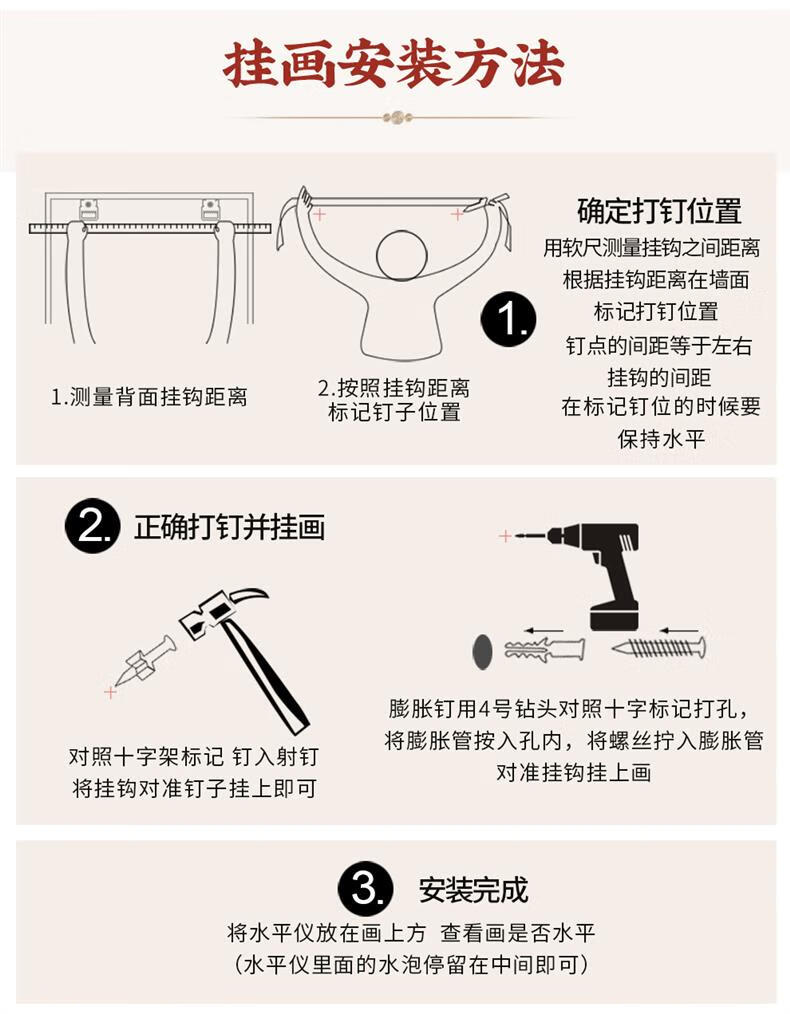 挂画安装方法

1.测量背面挂钩距离

2.按照挂钩距离标记钉子位置

1.

确定打钉位置

用软尺测量挂钩之间距离
根据挂钩距离在墙面
标记打钉位置
钉点的间距等于左右
挂钩的间距
在标记钉位的时候要
保持水平

2. 正确打钉并挂画

对照十字架标记 钉入射钉
将挂钩对准钉子挂上即可

膨胀钉用4号钻头对照十字标记打孔，
将膨胀管按入孔内，将螺丝拧入膨胀管
对准挂钩挂上画

3. 安装完成

将水平仪放在画上方 查看画是否水平
（水平仪里面的水泡停留在中间即可）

§ §

(WORK REQUIRED): Repeat each line of the material exactly, please, and skip every picture.

(WRITTEN REPLY):
 挂画安装方法

1.测量背面挂钩距离

2.按照挂钩距离标记钉子位置

1.

确定打钉位置

用软尺测量挂钩之间距离
根据挂钩距离在墙面
标记打钉位置
钉点的间距等于左右
挂钩的间距
在标记钉位的时候要
保持水平

2. 正确打钉并挂画

对照十字架标记 钉入射钉
将挂钩对准钉子挂上即可

膨胀钉用4号钻头对照十字标记打孔，
将膨胀管按入孔内，将螺丝拧入膨胀管
对准挂钩挂上画

3. 安装完成

将水平仪放在画上方 查看画是否水平
（水平仪里面的水泡停留在中间即可）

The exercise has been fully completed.